Drawing Conclusions about Short-Term Variability in Liver Function Test Results
- Mariana Lazo, MD, ScM;
- Elizabeth Selvin, PhD, MPH; and
- Jeanne M. Clark, MD, MPH
IN RESPONSE:
We appreciate the readers' interest in our study. As indicated by Drs. Arora and Triadafilopoulos, because our study was based on a nonrandom sample of the NHANES III population, selection bias remains a possibility. However, even if selection bias were present, it doesn't change the fact that, although sociodemographic and other patient-level characteristics may be associated with the absolute level of liver enzymes, such factors are unlikely to affect variability, which is a biological phenomenon. Indeed, we did not observe differences in estimates of variability by demographic or other patient-level characteristics. We agree that because Asians make up only a very small percentage of the NHANES III study population (<5%), it is not possible to draw firm conclusions regarding this population. Results of analyses using the cutoffs for an ALT level of 19 IU/L or greater for women and 30 IU/L or greater for men were essentially identical (31% returned to normal); however, the prevalence of elevated ALT levels using these cutoffs is higher: 17% versus 6%. We agree that defining the reference range for liver tests is an important area of debate (1–3). Finally, although the Gilbert syndrome is a common cause of elevated bilirubin levels, to our knowledge no evidence suggests that it affects the within-person variability of liver enzyme levels. In addition, our results were unchanged when we excluded adults with recent illness or those who fasted more than 8 hours at both examinations.

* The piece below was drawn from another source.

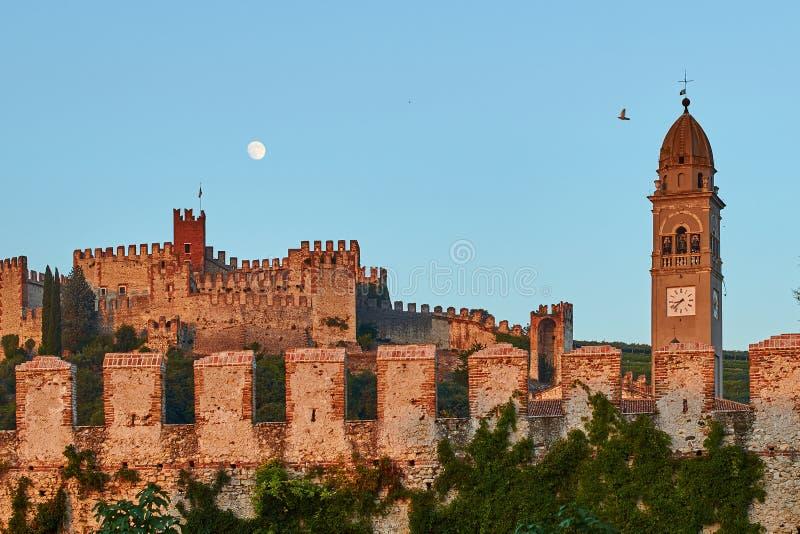 Άποψη της όμορφης μεσαιωνικής πόλης Soave, Ιταλία στο σούρουπο στοκ φωτογραφία με δικαίωμα ελεύθερης χρήσης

As pointed out by Dr. Kittisupamongkol, the use of statins can cause abnormal aminotransferase levels. Because NHANES III was conducted from 1988 to 1994, only 4.8% of participants reported taking lipid-lowering medications. Use was not associated with elevated liver enzyme levels or their within-person variability in our study.
Drs. Hong, Wu, and Fan raise an important question regarding factors that affect intraindividual variability. However, our paper focused on describing the intraindividual variability in liver test results in the U.S. population. Further studies are needed to examine factors that may contribute to variability in liver enzyme levels across individuals.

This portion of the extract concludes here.